## WHAT TO PRODUCE
Copy each line below as written, but skip the pictures.

## DATA PROVIDED
■ ■ ■ ■ ■

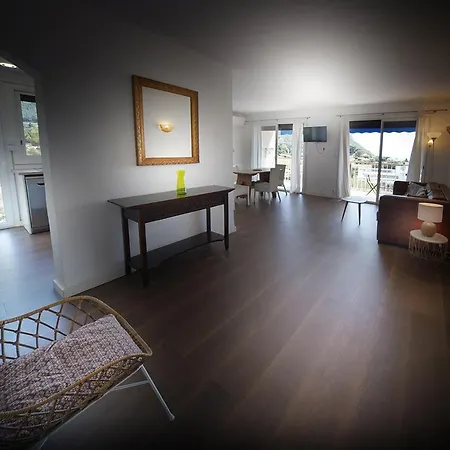 La Falaise Paradis Vue 180° Apartment Cassis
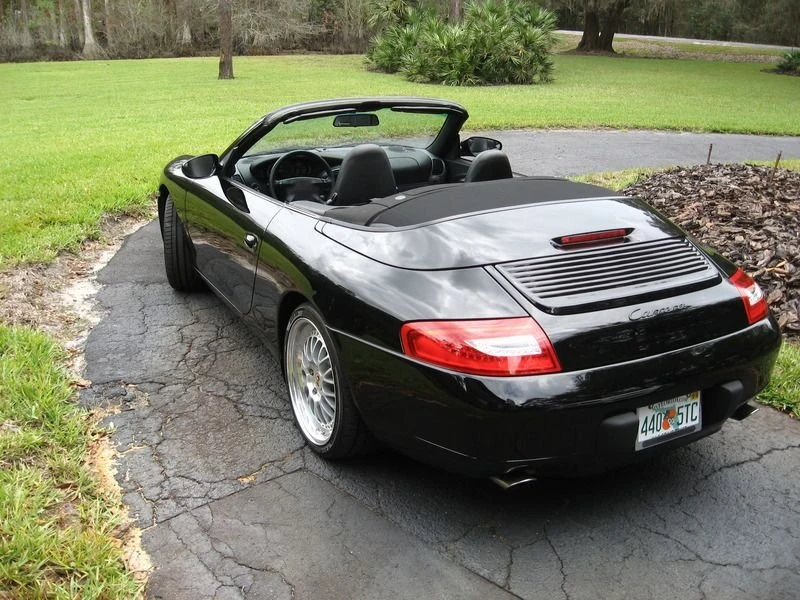 1999 Porsche 996 Carrera - Image 4 of 19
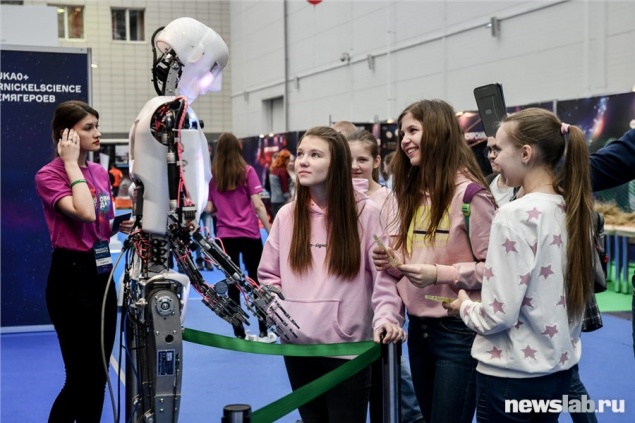 В Красноярске в пятый раз пройдет фестиваль NAUKA 0+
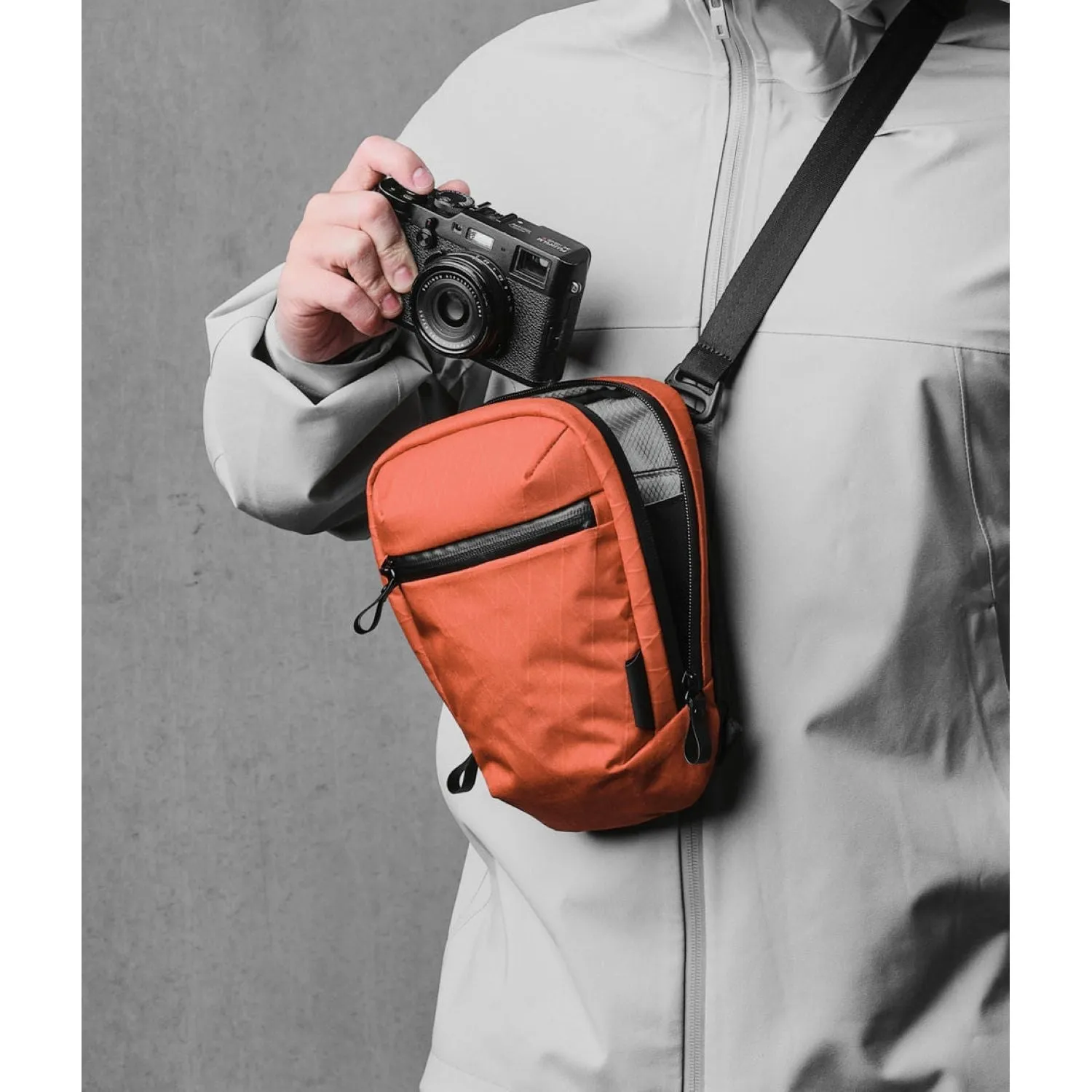 ALPAKA Vertical Sling (X-Pac) (SA)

■ ■ ■ ■ ■

## ANSWER BOX
 La Falaise Paradis Vue 180° Apartment Cassis
 1999 Porsche 996 Carrera - Image 4 of 19
 В Красноярске в пятый раз пройдет фестиваль NAUKA 0+
 ALPAKA Vertical Sling (X-Pac) (SA)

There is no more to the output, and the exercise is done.